• [Source extract]

#####

As the affordable housing industry matured, the company moved to new construction, working with the city to subsidize projects on city-owned land. The city had a lot of land because they had demolished buildings for a variety of reasons. The Department of Housing Preservation and Development, the city’s housing agency, would offer different development sites for a dollar, and would then work with the developer to figure out how to finance them, whether it’s tax-exempt bonds or tax credits or subsidy, or some combination of all three. From the mid-1990s until today, L+M has been predominantly a developer of new affordable housing. We’ve slowly gotten into some other things, such as new construction of market-rate buildings, but most of our work is affordable housing.

There’s been a lot of media attention recently on the expiration of various affordable housing programs. Has L+M been involved in the refinancing of housing developments to enhance their affordability?

Five or six years ago, a lot of the housing stock that was developed in the late 1980s and early 1990s hit what’s known as the “Year 15,” which is the end of the tax credit compliance period. When you’re working with Low Income Housing Tax Credits, they’re delivered to the owner over a 10-year period, and there’s a 15-year compliance period. Once that compliance period ends, you can actually re-syndicate the tax credit properties. When you re-syndicate, you extend the affordability for another 15 years. We have worked to extend affordability in a number of areas facing market pressures, such as Harlem, the East Village, Bushwick and Clinton Hill. When you re-syndicate a building, you might put $40,000 into a unit for renovation, replacing roofs, common areas, boilers, systems and technology changes over time. Being able to re-syndicate and renovate is really important.

#####

• [Excerpted data]
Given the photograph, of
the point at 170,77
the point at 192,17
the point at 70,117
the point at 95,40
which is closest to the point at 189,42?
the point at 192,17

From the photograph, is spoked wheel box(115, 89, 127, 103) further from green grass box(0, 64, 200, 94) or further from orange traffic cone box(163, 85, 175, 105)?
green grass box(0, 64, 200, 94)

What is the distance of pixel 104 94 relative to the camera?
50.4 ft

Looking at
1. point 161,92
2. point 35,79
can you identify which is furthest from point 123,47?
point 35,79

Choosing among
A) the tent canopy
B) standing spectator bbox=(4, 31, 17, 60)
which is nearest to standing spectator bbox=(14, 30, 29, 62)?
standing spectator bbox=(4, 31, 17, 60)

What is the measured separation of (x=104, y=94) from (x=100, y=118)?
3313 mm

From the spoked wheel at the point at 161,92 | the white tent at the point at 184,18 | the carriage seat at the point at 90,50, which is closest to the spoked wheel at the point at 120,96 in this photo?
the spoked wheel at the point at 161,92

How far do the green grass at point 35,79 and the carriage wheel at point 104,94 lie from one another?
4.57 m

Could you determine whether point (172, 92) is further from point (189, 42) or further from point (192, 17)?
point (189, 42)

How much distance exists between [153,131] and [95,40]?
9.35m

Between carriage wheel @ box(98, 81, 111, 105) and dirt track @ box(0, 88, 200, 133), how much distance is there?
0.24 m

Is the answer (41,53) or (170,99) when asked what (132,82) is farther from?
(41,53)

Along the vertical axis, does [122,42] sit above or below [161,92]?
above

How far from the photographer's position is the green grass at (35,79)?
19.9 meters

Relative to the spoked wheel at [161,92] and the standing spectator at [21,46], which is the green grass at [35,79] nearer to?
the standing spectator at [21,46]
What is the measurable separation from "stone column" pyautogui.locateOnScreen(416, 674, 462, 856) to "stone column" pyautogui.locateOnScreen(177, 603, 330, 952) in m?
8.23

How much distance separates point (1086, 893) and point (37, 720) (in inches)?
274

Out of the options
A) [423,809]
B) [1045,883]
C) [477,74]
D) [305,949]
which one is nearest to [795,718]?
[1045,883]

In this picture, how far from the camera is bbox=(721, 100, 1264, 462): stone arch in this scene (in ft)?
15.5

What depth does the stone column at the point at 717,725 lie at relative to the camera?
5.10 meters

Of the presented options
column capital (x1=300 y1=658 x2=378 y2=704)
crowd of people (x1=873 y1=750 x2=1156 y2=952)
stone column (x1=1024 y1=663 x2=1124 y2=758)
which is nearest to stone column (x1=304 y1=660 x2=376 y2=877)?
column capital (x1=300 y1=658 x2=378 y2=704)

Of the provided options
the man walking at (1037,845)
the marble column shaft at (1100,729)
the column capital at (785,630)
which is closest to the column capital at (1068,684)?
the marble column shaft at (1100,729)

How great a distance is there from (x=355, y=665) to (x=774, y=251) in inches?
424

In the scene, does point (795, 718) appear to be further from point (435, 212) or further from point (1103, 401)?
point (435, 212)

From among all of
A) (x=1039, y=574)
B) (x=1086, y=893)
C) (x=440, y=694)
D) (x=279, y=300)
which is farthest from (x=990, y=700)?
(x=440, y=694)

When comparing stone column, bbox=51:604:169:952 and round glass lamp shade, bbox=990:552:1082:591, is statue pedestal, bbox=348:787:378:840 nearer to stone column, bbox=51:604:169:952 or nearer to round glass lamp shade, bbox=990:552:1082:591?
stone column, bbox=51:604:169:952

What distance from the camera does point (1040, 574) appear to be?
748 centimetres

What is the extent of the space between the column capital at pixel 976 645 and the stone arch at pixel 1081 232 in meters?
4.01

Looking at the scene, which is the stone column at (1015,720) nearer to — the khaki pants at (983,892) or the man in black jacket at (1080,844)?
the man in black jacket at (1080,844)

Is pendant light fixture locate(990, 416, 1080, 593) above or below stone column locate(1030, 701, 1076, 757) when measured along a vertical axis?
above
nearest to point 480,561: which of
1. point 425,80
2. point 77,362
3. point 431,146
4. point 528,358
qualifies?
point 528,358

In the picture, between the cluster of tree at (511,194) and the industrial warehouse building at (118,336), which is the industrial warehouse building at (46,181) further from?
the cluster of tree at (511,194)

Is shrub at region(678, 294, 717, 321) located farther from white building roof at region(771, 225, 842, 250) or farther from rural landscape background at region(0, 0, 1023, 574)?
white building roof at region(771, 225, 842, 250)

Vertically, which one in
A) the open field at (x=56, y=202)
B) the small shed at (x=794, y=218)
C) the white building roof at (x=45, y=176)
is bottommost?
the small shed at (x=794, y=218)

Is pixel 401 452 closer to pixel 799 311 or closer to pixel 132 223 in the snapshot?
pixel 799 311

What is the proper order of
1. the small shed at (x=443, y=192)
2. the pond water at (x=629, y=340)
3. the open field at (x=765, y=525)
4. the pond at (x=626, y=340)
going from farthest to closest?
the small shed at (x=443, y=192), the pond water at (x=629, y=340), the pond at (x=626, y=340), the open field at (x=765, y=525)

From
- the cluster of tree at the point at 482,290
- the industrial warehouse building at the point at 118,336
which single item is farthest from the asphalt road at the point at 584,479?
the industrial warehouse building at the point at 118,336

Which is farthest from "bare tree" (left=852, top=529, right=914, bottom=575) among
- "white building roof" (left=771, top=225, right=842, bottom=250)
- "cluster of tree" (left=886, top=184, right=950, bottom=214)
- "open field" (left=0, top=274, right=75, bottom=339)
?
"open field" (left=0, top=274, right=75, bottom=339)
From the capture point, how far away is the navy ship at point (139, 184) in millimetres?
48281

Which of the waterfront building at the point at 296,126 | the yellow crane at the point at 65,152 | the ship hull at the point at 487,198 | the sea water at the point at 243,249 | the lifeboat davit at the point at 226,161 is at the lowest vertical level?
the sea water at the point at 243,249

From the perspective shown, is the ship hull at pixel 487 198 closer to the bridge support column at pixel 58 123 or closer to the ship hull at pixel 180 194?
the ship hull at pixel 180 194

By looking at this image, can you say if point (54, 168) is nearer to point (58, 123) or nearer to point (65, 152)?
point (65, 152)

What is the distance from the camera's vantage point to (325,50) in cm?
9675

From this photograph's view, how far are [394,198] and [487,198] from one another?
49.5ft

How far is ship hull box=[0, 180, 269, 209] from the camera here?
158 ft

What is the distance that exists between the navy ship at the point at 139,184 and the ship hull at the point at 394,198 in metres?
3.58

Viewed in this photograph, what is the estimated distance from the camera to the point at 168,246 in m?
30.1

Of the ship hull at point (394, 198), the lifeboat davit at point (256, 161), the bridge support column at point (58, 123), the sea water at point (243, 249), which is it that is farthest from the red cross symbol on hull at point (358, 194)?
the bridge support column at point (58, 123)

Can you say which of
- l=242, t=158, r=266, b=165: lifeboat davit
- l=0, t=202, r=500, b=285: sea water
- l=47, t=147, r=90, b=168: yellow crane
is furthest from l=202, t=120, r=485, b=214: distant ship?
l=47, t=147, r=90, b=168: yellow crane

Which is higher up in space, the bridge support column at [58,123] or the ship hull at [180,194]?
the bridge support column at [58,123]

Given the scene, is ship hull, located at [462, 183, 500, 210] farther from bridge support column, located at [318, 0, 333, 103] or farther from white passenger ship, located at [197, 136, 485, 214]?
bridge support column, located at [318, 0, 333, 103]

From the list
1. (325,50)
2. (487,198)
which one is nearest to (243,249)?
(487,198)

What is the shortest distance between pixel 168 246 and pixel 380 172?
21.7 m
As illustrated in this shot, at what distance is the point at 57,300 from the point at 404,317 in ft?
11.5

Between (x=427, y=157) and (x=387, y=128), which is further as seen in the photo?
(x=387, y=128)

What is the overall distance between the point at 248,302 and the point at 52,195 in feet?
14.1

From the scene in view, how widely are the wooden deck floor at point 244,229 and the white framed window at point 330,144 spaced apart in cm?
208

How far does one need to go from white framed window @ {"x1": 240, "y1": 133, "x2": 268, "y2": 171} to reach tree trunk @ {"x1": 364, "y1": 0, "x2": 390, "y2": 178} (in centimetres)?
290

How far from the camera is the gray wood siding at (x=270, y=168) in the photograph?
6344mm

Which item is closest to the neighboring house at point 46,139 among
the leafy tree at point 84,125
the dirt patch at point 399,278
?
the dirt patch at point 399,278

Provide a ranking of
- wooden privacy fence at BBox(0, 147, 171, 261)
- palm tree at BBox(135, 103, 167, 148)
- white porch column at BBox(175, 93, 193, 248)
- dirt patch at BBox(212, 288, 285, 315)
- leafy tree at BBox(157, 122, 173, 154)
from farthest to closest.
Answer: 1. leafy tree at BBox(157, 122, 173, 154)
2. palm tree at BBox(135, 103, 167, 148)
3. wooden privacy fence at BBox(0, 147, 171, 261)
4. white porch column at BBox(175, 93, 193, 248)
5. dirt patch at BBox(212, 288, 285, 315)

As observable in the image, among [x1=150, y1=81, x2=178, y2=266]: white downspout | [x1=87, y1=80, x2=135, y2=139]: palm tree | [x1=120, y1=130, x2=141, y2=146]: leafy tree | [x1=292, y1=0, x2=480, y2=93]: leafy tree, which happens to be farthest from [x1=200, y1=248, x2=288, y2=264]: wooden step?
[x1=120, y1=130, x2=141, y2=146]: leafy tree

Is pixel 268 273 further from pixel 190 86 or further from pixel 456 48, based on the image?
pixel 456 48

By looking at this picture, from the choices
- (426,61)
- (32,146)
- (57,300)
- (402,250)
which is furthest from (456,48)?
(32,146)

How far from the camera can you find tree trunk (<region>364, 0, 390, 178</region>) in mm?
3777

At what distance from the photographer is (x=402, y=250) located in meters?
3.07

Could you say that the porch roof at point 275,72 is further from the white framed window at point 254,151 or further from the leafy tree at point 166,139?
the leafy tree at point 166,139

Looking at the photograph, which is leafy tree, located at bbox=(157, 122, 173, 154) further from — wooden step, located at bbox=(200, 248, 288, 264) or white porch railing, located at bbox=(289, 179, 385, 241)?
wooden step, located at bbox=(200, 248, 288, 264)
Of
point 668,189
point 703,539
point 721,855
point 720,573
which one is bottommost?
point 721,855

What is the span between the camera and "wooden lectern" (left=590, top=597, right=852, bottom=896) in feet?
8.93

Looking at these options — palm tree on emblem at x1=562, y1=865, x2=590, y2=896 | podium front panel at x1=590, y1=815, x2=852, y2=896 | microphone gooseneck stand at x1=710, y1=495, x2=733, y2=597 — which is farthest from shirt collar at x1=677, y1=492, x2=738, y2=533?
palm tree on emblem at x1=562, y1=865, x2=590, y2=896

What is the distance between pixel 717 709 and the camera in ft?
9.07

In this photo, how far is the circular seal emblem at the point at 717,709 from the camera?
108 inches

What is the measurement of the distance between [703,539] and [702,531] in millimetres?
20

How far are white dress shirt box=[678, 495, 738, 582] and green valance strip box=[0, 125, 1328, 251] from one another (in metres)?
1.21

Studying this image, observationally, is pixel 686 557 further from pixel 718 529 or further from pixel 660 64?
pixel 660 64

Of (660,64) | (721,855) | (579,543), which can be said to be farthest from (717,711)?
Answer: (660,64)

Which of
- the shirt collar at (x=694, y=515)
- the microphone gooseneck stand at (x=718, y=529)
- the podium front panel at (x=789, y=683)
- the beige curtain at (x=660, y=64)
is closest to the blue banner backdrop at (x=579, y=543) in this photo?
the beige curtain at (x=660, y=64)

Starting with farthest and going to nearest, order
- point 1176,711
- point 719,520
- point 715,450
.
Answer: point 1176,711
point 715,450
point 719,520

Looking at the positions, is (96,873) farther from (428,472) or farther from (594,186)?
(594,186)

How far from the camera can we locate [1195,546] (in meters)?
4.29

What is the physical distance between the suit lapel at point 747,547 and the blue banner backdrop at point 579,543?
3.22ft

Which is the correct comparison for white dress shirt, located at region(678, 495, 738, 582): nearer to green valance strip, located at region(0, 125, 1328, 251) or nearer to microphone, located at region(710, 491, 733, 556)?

#####

• [Exercise tasks]
**1.** Copy the stretch of the affordable housing passage from "Five or six" through "is really important.".
**2.** Carry on the affordable housing passage from its last sentence.
None of the entries is needed for this work.

• [Answers in order]
**1.**
Five or six years ago, a lot of the housing stock that was developed in the late 1980s and early 1990s hit what’s known as the “Year 15,” which is the end of the tax credit compliance period. When you’re working with Low Income Housing Tax Credits, they’re delivered to the owner over a 10-year period, and there’s a 15-year compliance period. Once that compliance period ends, you can actually re-syndicate the tax credit properties. When you re-syndicate, you extend the affordability for another 15 years. We have worked to extend affordability in a number of areas facing market pressures, such as Harlem, the East Village, Bushwick and Clinton Hill. When you re-syndicate a building, you might put $40,000 into a unit for renovation, replacing roofs, common areas, boilers, systems and technology changes over time. Being able to re-syndicate and renovate is really important.

**2.**
What factors do you think drove the city to start relying on the private sector for affordable housing?

For a long time, the city used to build and finance new housing. That ended in the 1970s. Now it’s very expensive for city agencies to build buildings. That’s just not necessarily what they’re good at. When the private sector was brought in, the city realized that they could get more housing built, do it more efficiently and cost-effectively, and create units much more rapidly than they could on their own. That said, it’s always a push and pull with the city. As a private-sector developer, we’re making money on developer fees and cash flow, and the optics of that can be a challenge, politically, for the city. People are wondering, “Why are these private developers making money off of the city?” In reality, we’re building buildings more effectively and efficiently than the city would be able to do on their own. If it develops a project, the city has to do it subject to all the public work rules that apply, which drives up costs and timelines. In the private sector, we have an outstanding record of delivering buildings on time, on budget, and safely.

With an increasing erosion of federal funding for public housing, do you see housing authorities operating in a more entrepreneurial manner?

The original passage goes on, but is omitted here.